Online it has nearly 9 million monthly uniques to its site, according to comScore figures, a large portion (7 million) are from mobile. By way of comparison, the Mail Online, part of the Daily Mail and General Trust group like the Metro, has around 27 million monthly uniques.
“This will be a very different approach to the Mail Online,” Ashplant clarified. “We’ll be building on the success of Metro as a newspaper. The tablet edition has been really successful (gaining 2 million downloads, according to Ashplant). It has won awards and had great engagement, but really that’s a tablet version of the newspaper. There is heritage in creating that habitual behavior, but now it’s more what is the right thing to do from a mobile perspective. We need to be there when they want us, not just in the morning.”
The home screen and messaging services
Ashplant points to Breaking News app, which tailors alerts based on learned preferences and proximity, as an example of what it’s aiming for. “This develops the relationship between the reader and the provider of news. We’re are at the point where you have to now earn your space on the home screen.”
Mobile messaging is another area of interest, but it’s still in a place that doesn’t make it easy for publishers. “The main thing stopping publishers really going for it on messaging apps like WhatsApp is currently it’s still so labor intensive. When the BBC used Whatsapp to cover the Indian elections, they had to manually enter every new phone number that wanted access.”
Why City A.M’s harsh ad blocking stance won’t work for the Metro
At City A.M., Ashplant succeeded in growing online audiences threefold, according to Metro. He was the driving force behind the paper’s decision to ban Web readers who use ad blockers after learning that 20 percent of the site’s desktop traffic was being affected. Now several weeks into the trial, Ashplant said that a significant number of people are turning off ad blockers in order to read its content.
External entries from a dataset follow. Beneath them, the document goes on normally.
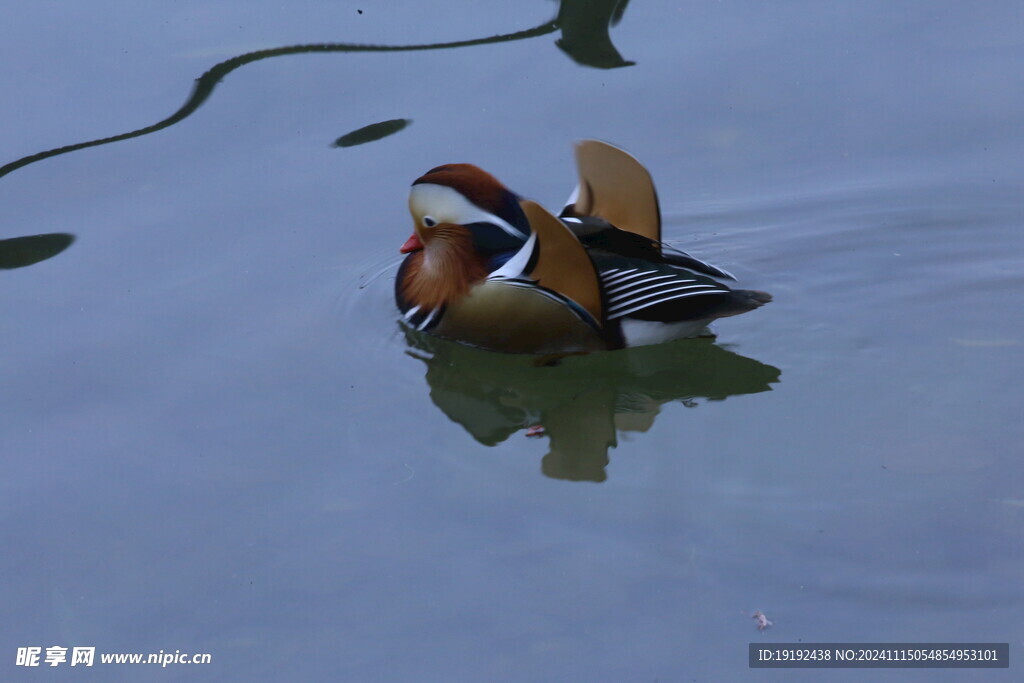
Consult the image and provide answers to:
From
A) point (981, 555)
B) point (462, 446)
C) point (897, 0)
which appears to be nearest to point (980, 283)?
point (981, 555)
“This is something I believe strongly in. City A.M. is purely ad-funded. It offers premium content and has premium advertisers around that, so the decision was a straightforward one,” he said. If people think they can get the content elsewhere, which is likely in Metro’s case, then expecting people to turn off ad blockers is an unlikely solution.
“We won’t necessarily take the same approach with the Metro. We will explore the alternatives. My experience is that most of this still happens on desktop.”